Long ago I was employed by a massive corporation in the business of manufacturing fabulously expensive, mediocre products that were virtually obsolete before installation had been finalized. Within this corporation was a department, enigmatically referred to as Human Resources, consisting exclusively of individuals thoroughly unqualified for meaningful employment.

One day, desperately casting about for ways to justify its existence, the HR Department announced Bring Your Daughter To Work Day. With uncharacteristic esprit de corps I chose to participate in this disingenuous exercise. My daughter, let’s call her Guadalupe, was eight at the time, and very like me.

At one point my manager; let’s call him Chumley Throckmorton, called her into his office. Chumley was a lovely man, painfully sincere, unassuming, and a subscriber to that delicious myth that it is possible, even desirable, to please everyone.

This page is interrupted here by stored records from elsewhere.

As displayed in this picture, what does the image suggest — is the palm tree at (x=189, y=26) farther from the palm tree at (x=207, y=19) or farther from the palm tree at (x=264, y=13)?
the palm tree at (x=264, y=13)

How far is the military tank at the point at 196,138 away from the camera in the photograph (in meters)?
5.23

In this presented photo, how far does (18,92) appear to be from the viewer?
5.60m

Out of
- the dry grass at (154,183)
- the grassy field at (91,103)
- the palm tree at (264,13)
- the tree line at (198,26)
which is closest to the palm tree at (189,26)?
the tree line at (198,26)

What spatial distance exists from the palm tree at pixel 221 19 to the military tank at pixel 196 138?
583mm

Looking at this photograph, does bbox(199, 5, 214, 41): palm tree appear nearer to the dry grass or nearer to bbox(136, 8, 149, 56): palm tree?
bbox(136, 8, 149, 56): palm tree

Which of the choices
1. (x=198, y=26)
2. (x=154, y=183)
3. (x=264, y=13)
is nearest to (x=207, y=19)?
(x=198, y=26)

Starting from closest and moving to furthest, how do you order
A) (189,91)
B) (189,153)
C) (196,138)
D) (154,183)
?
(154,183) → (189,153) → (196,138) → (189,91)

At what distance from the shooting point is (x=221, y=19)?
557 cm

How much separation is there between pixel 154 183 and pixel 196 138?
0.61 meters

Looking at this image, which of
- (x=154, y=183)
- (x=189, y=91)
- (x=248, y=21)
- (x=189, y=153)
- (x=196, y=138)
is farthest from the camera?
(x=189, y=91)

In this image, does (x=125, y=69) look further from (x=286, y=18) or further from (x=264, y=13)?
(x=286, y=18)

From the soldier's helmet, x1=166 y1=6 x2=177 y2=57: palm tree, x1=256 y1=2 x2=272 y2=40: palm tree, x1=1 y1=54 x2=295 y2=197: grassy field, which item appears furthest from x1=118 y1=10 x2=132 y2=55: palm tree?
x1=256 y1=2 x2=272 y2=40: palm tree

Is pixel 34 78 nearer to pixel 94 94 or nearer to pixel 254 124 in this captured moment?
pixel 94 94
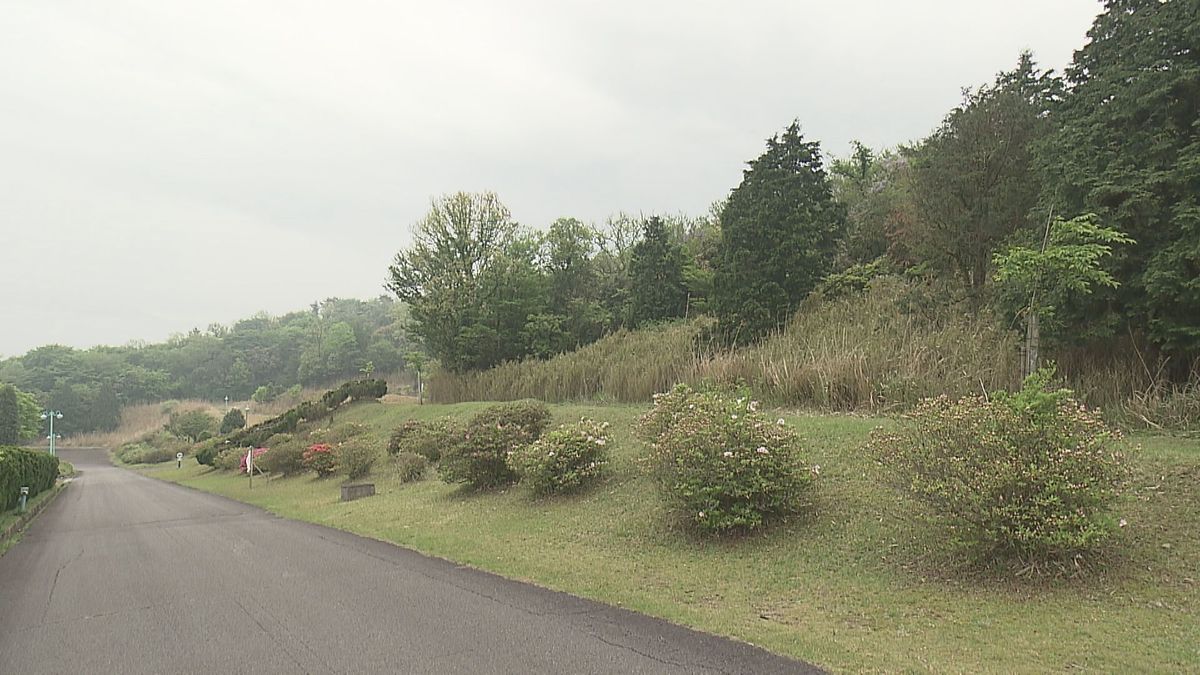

He told her to sit down in his visitor’s chair. She did. Looking at her and exuding all the gravitas he could muster Chumley said, “Guadalupe, I just want to tell you that your father is the funniest man I have ever met.”

My daughter’s legs did not reach the industrial grade carpeting on the floor of his cramped office and she swung her feet back and forth thoughtlessly, contemplating the ubiquitous baseball memorabilia.

Finally she looked Chumley square in the eye and, with a deadpan expression worthy of Buster Keaton asked, “Get out much?”